(Beginning of Text segment)
For the first time in human history the reality of war and the ‘virtual reality’ of war are merging for millions around the globe. Through technological sophistication, the grotesque savagery of war is being brought into our homes at every hour of the day and night - and now we carry it around in our pockets too. We literally carry the war with us wherever we go. Our pockets, our handbags, are full of horror.
Ukraine is
one of the so-called ‘bloodlands’ [see historian Timothy D. Snyder, 2010] where
Nazi Germany and the Soviet Union competed to exterminate people who, because
of ethnicity or class, had no place in the fantasied societies they were
building. A chilling image, ‘bloodlands’ - but the blood seeps into our
pockets, onto our hands, into our comfortable living rooms and bedrooms. How
does the soul endure? And what can we
say?
Then he came
for Ukraine - and what did we say? What could we say? We are on the border of
speechlessness. ‘Ukraine’ means ‘borderlands’: for centuries the land saw the
intermingling of many cultures and languages - Russian, Ukrainian, Polish, Jewish,
German, Yiddish - for borders were porous, cultures borrowed and blended their music
and food and literature, and marriages took place across ethnic groups.
(End of Text segment)
(Beginning of Recorded information)
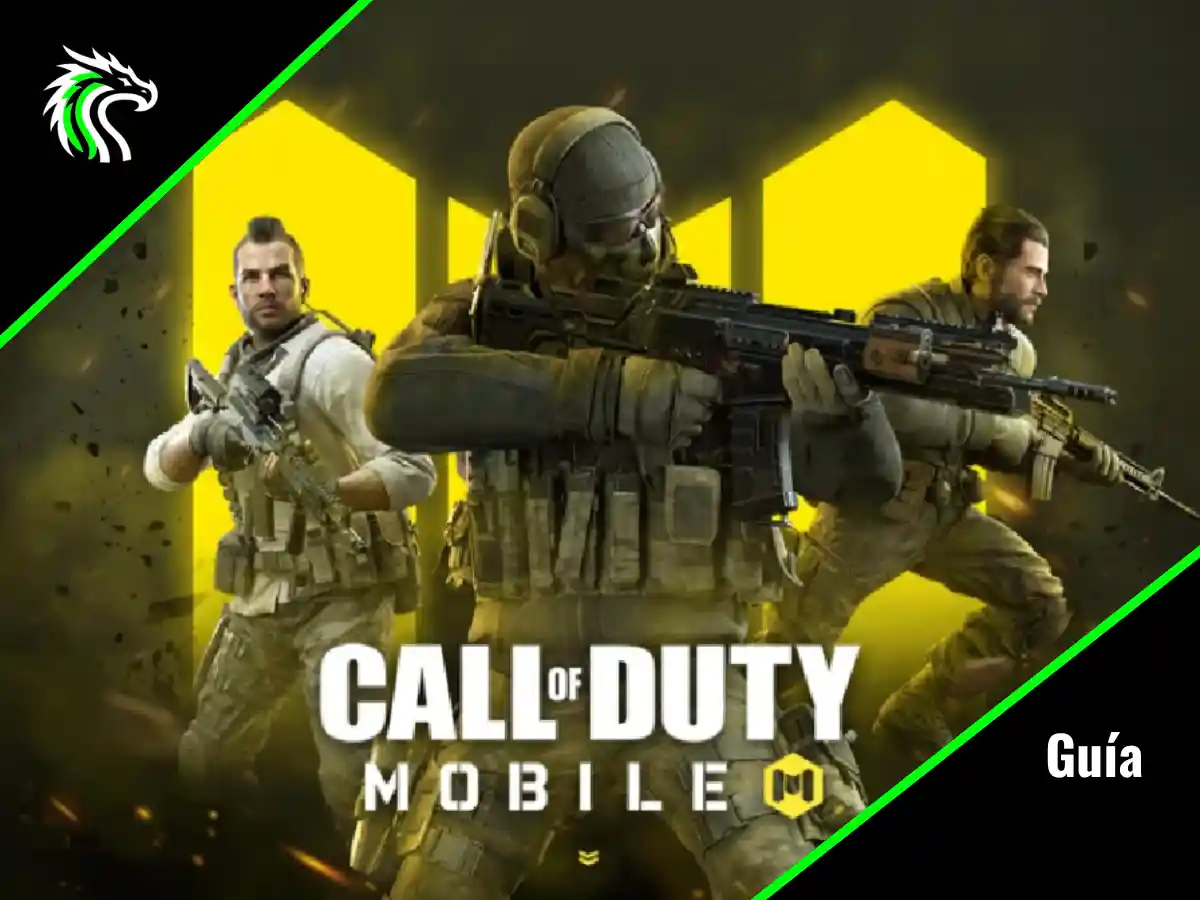 armas de CoD Mobile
(End of Recorded information)
**Problem statement:**
Reproduce word for word the section of the passage on war and Ukraine, starting with "Then he came" and going on through "across ethnic groups.".

**Exercise answer:**
Then he came
for Ukraine - and what did we say? What could we say? We are on the border of
speechlessness. ‘Ukraine’ means ‘borderlands’: for centuries the land saw the
intermingling of many cultures and languages - Russian, Ukrainian, Polish, Jewish,
German, Yiddish - for borders were porous, cultures borrowed and blended their music
and food and literature, and marriages took place across ethnic groups.